Dans un paysage de carte postale, au pied des falaises de la calanque de Cortiou, un bateau-grue immerge avec précaution un bloc de béton, "hôtel à poissons" d'une dizaine de tonnes.
L'opération, baptisée Rexcor, vise à construire quatre "villages" sous-marins de béton : 300 tonnes de récifs artificiels, comme on en installe dans de nombreux sites côtiers à travers la planète, mais spécialement calibrés pour étudier le retour de la vie en eaux troubles, selon les promoteurs de ce projet.
"Ces récifs doivent résister à des houles allant jusqu'à neuf mètres de haut, et tenir au moins trente ans", souligne depuis le pont du bateau Alexandre Musnier, chef de projet pour la start-up montpelliéraine Seaboost.

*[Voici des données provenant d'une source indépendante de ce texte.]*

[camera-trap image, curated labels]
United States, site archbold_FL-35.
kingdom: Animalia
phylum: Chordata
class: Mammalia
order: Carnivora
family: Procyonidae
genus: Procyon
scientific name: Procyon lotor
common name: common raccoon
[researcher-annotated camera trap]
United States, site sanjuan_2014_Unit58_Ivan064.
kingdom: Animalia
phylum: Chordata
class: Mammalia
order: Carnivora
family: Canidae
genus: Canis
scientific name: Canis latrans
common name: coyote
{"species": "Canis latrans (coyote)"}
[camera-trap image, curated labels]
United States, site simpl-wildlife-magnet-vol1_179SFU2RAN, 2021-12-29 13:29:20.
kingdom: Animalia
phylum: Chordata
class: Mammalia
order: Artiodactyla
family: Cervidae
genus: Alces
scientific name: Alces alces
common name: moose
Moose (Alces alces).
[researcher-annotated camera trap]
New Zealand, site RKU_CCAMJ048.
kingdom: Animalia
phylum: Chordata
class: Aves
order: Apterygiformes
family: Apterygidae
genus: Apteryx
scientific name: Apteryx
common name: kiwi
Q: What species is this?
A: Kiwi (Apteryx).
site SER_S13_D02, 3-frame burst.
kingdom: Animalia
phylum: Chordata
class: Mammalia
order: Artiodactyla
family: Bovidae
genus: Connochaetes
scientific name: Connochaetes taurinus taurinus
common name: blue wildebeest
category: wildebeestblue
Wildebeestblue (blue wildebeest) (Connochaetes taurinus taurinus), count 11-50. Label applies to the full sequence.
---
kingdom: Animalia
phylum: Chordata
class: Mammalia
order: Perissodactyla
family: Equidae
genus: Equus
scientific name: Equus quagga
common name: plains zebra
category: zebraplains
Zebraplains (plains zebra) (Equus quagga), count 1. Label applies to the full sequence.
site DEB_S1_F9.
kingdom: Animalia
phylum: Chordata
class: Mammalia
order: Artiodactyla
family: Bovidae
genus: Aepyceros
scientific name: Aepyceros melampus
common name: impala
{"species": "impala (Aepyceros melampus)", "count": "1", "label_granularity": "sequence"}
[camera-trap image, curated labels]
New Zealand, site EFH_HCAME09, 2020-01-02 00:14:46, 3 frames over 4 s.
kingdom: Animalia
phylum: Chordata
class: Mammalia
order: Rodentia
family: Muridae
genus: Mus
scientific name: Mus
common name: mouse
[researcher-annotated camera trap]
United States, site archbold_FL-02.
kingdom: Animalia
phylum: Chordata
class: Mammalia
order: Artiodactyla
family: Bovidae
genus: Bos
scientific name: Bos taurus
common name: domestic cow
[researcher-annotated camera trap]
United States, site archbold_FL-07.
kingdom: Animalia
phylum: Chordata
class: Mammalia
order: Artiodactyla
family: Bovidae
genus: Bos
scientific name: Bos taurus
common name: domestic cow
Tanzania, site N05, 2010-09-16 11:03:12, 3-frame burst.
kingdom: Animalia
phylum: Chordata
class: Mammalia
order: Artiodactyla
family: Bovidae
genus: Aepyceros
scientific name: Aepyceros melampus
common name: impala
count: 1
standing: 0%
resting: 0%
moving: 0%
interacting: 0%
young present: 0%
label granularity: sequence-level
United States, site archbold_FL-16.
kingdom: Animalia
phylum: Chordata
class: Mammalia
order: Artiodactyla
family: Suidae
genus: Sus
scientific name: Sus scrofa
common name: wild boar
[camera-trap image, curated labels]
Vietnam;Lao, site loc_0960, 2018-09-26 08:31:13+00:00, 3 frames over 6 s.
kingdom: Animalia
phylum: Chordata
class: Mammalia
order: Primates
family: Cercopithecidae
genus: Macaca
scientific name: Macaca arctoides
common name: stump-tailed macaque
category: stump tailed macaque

A vingt mètres sous la surface, un rideau de sédiments en suspension cache le soleil blanc de la Méditerranée. Le fond est désolé et boueux, a constaté un photographe de l'AFP. Un nuage de particules se soulève lorsque le bloc de béton est déposé.
La qualité des eaux s'est pourtant améliorée au cours des trente dernières années, et malgré le nom fleuri que donnent les riverains au conduit d'évacuation, les rejets respectent désormais les normes, soulignent les promoteurs du projet, chapeauté par le Parc national et l’État, via l'Agence de l'eau.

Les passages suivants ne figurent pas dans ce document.